One-dish custard: Recipe can be baked in lightly greased 1-1/2 qt. soufflé or baking dish. Pour hot water to within 1 inch of top of dish. Increase baking time to 35 to 40 minutes.
For perfectly smooth custard: Strain it through a sieve when filling custard cups or baking dish to remove any tough egg strands.
Don’t skip the hot-water bath. A hot-water bath, or bain-marie, insulates the custard from the direct heat of the oven and promotes even cooking so the edges don’t overcook before the center is done. Very hot tap water will do.

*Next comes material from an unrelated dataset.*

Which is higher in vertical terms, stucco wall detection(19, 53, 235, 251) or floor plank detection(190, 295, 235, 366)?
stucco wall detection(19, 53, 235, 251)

When is it done? Baked custard should be removed from the oven (and water bath) before the center is completely set. The center will jiggle slightly when dish or cup is gently shaken. Custard will continue to “cook” after it’s removed and center will firm up quickly. Overbaked custard may curdle. The knife test: Test for doneness with a thin-bladed knife. Insert knife about 1 inch from the center of a one-dish custard; midway between center and edge of cups. If knife is clean when pulled out, the custard is done. If any custard clings to the blade, bake a few minutes longer and test again.
This recipe is an excellent source of choline, and a good source of protein.
To ensure food safety, eggs should be cooked until both the yolk and the white are firm. Consuming raw or undercooked eggs may increase your risk of foodborne illness, especially for those with certain medical conditions. For recipes that call for eggs that are raw or undercooked when the dish is served, use either pasteurized shell eggs that have been treated to destroy Salmonella, or use pasteurized egg products.